Figure 2.

The predicted relationship between the solute concentration ratio across a pore $\left(\frac{c_{JCT}}{c_{SC}}\right)$ versus the molecular weight of the diffusing solute, as determined by combining Equations 3–6 (black curve). Red points show the $\frac{c_{JCT}}{c_{SC}}$ ratio using the experimentally-determined values for the diffusion coefficient for glucose, thrombin (bovine), albumin, prothrombin (bovine) and γG-immunoglobulin (IgG), values of which were obtained from Harmison et al., 1961, Lamy and Waugh, 1953, Levick and Smaje, 1987 and Tyn and Gusek, 1990. Deviations from the curve are due to differences between the estimate provided by Equation 5 and the true diffusion coefficient.
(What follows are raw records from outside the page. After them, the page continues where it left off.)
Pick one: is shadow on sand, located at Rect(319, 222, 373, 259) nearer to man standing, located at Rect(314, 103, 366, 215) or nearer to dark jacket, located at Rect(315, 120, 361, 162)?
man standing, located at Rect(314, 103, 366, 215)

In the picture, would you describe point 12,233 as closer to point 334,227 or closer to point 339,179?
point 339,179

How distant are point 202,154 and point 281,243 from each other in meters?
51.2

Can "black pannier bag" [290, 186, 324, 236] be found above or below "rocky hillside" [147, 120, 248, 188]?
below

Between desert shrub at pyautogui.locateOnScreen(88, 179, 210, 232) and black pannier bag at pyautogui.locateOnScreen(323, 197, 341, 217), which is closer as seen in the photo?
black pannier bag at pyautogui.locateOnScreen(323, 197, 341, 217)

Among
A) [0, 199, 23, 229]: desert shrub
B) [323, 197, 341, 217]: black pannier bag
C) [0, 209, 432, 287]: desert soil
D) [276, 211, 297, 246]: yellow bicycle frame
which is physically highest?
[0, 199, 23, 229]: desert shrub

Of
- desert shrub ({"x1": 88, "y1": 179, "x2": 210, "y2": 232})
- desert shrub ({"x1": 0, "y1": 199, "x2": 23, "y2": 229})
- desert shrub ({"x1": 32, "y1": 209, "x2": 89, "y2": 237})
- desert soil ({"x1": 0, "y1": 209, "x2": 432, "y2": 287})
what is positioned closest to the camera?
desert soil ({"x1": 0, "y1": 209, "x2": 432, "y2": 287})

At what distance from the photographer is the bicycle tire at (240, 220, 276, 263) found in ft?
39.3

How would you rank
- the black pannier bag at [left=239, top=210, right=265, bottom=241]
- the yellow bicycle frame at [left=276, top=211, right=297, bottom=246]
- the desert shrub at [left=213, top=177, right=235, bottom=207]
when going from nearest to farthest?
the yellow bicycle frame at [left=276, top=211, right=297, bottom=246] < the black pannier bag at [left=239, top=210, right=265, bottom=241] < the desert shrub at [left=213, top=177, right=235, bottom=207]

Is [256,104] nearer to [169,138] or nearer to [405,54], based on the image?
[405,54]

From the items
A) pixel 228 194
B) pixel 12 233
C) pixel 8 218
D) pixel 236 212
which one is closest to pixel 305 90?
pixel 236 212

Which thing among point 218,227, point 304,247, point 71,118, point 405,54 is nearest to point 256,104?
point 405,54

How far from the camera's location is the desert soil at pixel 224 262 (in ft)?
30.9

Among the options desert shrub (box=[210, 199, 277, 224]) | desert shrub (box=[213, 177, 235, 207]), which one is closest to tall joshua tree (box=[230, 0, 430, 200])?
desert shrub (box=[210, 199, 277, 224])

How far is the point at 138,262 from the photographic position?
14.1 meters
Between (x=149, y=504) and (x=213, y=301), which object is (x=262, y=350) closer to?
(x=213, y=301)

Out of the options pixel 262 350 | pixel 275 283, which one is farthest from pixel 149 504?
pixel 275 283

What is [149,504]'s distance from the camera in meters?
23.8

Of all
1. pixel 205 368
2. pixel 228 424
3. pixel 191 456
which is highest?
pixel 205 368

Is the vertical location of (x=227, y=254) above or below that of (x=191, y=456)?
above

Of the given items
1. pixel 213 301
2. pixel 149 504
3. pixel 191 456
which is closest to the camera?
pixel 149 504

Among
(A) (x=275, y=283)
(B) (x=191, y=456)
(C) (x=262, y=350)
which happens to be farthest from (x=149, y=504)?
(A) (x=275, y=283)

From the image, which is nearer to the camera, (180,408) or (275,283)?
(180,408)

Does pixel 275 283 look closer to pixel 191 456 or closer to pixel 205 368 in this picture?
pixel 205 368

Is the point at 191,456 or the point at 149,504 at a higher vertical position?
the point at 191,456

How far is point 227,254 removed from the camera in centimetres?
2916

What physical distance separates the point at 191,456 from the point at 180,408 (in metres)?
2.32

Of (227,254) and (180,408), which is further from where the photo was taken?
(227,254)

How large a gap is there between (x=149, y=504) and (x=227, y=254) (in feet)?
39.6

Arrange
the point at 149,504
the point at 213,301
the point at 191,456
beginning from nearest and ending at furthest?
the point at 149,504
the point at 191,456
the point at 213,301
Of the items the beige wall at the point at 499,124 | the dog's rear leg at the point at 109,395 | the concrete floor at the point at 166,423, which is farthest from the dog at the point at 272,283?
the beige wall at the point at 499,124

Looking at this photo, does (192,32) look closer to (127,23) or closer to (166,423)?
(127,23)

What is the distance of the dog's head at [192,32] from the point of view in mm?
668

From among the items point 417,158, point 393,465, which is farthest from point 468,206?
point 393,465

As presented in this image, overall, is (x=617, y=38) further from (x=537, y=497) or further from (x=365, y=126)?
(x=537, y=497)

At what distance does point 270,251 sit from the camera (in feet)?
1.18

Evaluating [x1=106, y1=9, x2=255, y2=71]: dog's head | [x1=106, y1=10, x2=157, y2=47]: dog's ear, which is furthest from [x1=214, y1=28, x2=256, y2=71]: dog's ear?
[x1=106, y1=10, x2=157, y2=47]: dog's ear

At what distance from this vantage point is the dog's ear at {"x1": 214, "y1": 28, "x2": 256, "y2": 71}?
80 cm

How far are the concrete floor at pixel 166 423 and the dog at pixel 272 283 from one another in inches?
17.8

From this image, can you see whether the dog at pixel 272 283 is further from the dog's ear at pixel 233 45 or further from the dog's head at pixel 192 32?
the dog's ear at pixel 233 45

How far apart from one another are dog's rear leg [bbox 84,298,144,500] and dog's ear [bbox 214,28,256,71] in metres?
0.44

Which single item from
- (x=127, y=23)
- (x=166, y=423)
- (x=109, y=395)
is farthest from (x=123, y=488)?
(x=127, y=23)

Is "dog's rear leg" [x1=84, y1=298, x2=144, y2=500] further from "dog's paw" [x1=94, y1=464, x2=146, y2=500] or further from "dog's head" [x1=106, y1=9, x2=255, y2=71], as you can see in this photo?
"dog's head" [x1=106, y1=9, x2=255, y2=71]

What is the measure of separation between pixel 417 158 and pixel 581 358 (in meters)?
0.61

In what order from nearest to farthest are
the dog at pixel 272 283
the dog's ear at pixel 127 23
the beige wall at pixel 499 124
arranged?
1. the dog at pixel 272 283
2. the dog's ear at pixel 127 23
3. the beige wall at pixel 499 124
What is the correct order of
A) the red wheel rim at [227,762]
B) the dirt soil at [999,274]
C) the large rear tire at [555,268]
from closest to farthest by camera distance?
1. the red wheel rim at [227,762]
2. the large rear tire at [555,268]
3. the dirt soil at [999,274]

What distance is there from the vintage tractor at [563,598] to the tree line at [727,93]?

For solutes smaller than 10 kDa, the $\frac{c_{JCT}}{c_{SC}}$ ratio is 10% or more, while for larger proteins, such as albumin, prothrombin and IgG, the $\frac{c_{JCT}}{c_{SC}}$ ratio is 1% or less. This suggests that SC endothelium forms an effective barrier against retrograde transport of large molecular weight solutes and serum proteins into the JCT, consistent with its role as part of the BAB.